Results: As of February 2025, 123 pts with RRMM had undergone apheresis and 113 had received ARI0002h. Here we present results of 99 infused pts with a minimum follow-up of 3m.
Median age was 62 (range 39-76) and 45% were female. Mean serum M protein was 8 g/L (0-39.5) and median bone marrow plasma cell count was 8% (0-96). Median prior lines was 3 (2-7), with prior autologous stem cell transplantation (SCT) in 78%. ISS stage was 3 at diagnosis in 42% of pts, 18% with extramedullary plasmacytomas at baseline and 79% presented at least one high-risk genetic alteration, including 45% del(17p).
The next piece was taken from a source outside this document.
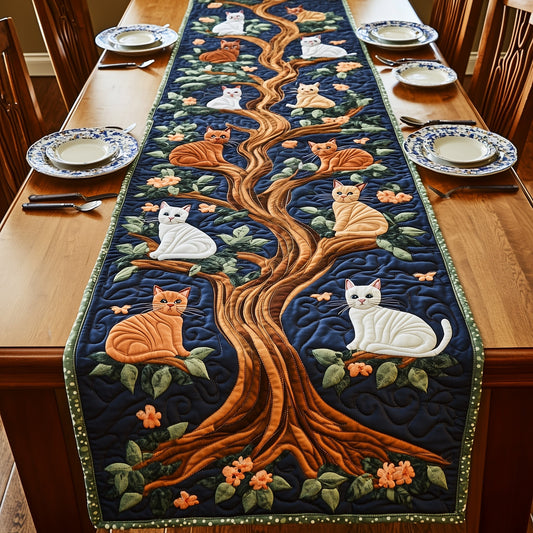 Tree of Cats Quilted Table Runner GFTOMA516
Median CAR-T cell production and turnaround times were 9 (IQR 8-9) and 30 days (IQR 26-36), respectively. Median vein-to-vein time was 42 days (IQR 34-55); 77% received bridging therapy. The ORR in the first 3m was 92% [≥ very good partial response (VGPR) in 72%]. MRD-negative rates on evaluable bone marrow samples on day 100 were 90%. Responses deepened over time, with an ORR of 94%, including 60% ≥ CR, 28% VGPR, 6% partial response, 2.5% stable disease and 2.5% refractoriness; 1 patient died prior to evaluation. With a median follow-up of 7.3m (95%CI 5.2-9.4), median PFS and OS were not reached. PFS and OS rates at 12m were 77% and 83%. Patients with extramedullary plasmacytomas had a shorter PFS [9.6m (95%CI 6.9-12.3) vs not reached; p=0.009].
CRS was observed in 66% (97% grades 1-2). Median time to CRS was 7 days, with a median duration of 3 days. Grade 1-2 ICANS were reported in only 5 pts (5%), with no late neurologic events. Eight pts (8%) developed IEC-HS. Tocilizumab and steroids were administered to 80% and 39% of pts, respectively. Fourteen pts (14%) died, mainly due to disease progression (n=10) and infection (n=3).
Fifty-seven (58%) pts received the booster dose at a median time of 4.3m, with none developing relevant toxicities; 19% received a second LD according to loss of CART persistence. Response after booster was evaluable in 54 pts; 28% (n=15) were already in CR, 35% (n=19) maintained the response and 26% (n=14) improved the response; six patients (11%) progressed within 6m. Additional information regarding correlative studies and longer follow-up will be updated at the meeting.
Conclusion: ARI0002h demonstrated notable efficacy and manageable toxicity in patients with RRMM, very close to the data reported in the pivotal clinical trial. These findings support the feasibility of a PoC CAR-T network strategy with real-world evidence.